Bite or run? Ecomorphological relationship in African agamas
Tan N.W.C.1,*, Measey J.2, Vanhooydonck B.3, Herrel A.4
1Herpetology Section, LIB, Museum Koenig, Bonn, Germany
2Centre for Invasion Biology, Department of Botany and Zoology, Stellenbosch University, Stellenbosch, South Africa
3Department of Biology, University of Antwerp, Antwerpen, Belgium
4Département Adaptations du Vivant, UMR 7179 C.N.R.S/M.N.H.N., Bâtiment d’Anatomie Comparée, Paris, France
*Corresponding author (e-mail): Nicholas Wei Cheng Tan (email@example.com)

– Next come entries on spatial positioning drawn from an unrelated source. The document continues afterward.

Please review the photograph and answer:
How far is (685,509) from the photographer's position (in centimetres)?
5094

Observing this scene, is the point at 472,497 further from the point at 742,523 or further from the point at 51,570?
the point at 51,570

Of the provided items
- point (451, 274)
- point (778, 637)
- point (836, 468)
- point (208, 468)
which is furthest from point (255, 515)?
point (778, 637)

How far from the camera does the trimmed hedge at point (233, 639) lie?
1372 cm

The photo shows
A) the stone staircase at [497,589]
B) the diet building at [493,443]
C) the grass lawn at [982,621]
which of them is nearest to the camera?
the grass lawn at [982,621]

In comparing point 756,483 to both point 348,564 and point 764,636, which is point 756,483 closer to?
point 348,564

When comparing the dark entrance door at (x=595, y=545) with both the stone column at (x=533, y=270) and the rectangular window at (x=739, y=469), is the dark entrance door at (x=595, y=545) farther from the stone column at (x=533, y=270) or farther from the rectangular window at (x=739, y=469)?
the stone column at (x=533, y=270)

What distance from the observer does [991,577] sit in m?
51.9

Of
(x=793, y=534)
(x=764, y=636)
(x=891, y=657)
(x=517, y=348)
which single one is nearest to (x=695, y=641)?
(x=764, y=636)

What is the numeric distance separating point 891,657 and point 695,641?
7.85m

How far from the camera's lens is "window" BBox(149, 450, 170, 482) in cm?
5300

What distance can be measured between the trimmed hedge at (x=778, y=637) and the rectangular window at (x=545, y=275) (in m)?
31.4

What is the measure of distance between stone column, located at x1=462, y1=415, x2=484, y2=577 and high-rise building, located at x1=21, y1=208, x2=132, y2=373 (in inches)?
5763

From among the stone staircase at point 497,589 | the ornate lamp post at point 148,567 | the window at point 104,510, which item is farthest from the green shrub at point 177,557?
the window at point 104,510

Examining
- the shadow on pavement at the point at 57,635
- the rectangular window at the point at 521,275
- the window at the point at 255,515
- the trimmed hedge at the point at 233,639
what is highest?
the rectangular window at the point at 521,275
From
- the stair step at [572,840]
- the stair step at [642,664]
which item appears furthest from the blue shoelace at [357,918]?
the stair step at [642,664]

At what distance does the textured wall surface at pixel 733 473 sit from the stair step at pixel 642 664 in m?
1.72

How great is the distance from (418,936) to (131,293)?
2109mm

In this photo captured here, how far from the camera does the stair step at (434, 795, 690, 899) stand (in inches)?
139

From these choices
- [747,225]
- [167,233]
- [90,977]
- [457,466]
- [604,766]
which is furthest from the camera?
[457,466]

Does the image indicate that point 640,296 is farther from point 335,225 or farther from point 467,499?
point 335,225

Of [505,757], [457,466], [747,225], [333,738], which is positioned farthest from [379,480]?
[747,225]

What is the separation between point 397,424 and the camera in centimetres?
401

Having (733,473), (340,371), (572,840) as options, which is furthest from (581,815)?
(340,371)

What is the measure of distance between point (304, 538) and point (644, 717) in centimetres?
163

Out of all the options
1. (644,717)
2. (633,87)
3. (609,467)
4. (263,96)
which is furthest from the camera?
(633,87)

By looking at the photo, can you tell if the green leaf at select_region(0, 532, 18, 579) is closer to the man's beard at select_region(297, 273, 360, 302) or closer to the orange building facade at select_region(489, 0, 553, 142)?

Understanding the relationships between form and function can help us to understand the evolution of phenotypic diversity in different ecological contexts. Many animals display morphological and behavioural adaptations to the habitats in which they live and the resources they exploit. Whole-organism performance traits such as bite force and locomotion are ecologically relevant as they reflect the ability of an organism to include a wider diversity, different or differently sized prey, to escape from predators, or to defend territories. Here, we investigate ecomorphological relationships between diet, morphology, bite force and locomotor performance (sprint speed and endurance) in six species of South African agamids from three habitat types (ground-dwelling, rock-dwelling, and arboreal). Diet analyses showed that ants are a major food source, alongside with active prey such as beetles, wasps and flies. Body and head size are not directly related to diet, although greater in-levers for jaw closing (positively related to bite force) are associated to an increase of hard prey in the diet. Rock-dwelling species have a relatively flatter head than other species, possibly as an adaptation for crevice use. However, even when correcting for jaw length and jaw out-lever length, rock-dwelling species bite harder than ground-dwelling species. Further, endurance capacity of these lizards is correlated with hind limb and toe lengths. Interestingly, however, we demonstrate trade-offs in performance where specialisation towards speed comes at the detriment of endurance. Arboreal species have longer hind limbs, and higher exertion capacity and mean speed. However, for a given hind limb length, they appear to be slower than the other habitat specialists. In sum, our study illustrates the role of morphology in driving functional changes and how habitat use impacts morphology and locomotor performance but not bite force.
Spatiotemporal patterns of habitat use by the sand lizard (Lacerta agilis Linnaeus, 1758): Effects of climatic seasonality?
Schmitz L.M.1, Clement V.F.1, Edanackaparampil J.1, Ginal P.1, Schluckebier R.1,
1LIB, Museum Koenig Bonn, Leibniz Institute for the Analysis of Biodiversity Change, Bonn, Germany
*Corresponding author (e-mail): Dennis Rödder (firstname.lastname@example.org)
The distribution and occurrence of a species in its habitat is inevitably linked with its ecology. To successfully monitor and protect species, it is important to investigate which species-specific factors influence its interactions with the environment. In this study, we focus on patterns in habitat use of the sand lizard (Lacerta agilis). Seasonal as well as sex and age dependent habitat use differences were reported from the species’ range edges. To verify such trends in the core area of its distribution, we analyzed the habitat factors weather, microclimate, microhabitat structures and time dependence, which may have an impact on the behavior of the sand lizard. Using generalized linear models, hypervolumes, density estimations and Chi-squared tests, we found that the movement patterns of the individuals can neither be described by time differences, climatic conditions, or habitat composition, nor do they show habitat or weather-related differences of movement among sexes or age. Here we show that in the case of a population from the core distribution area at the Dellbrücker Heide (Germany), habitat use solely is influenced to a low degree by differences related to ontogeny of the sand lizards and does not depend on any of the other evaluated factors. These results from the core distribution area of the sand lizard show an enormous contrast to findings of populations from peripheral distribution areas, i.e. the United Kingdom, Latvia, Romania, Bulgaria, and the Pyrenees. This implies that seasonal habitats shifts are more extreme at the range edges of L. agilis to compensate deteriorating habitat conditions than in the periphery.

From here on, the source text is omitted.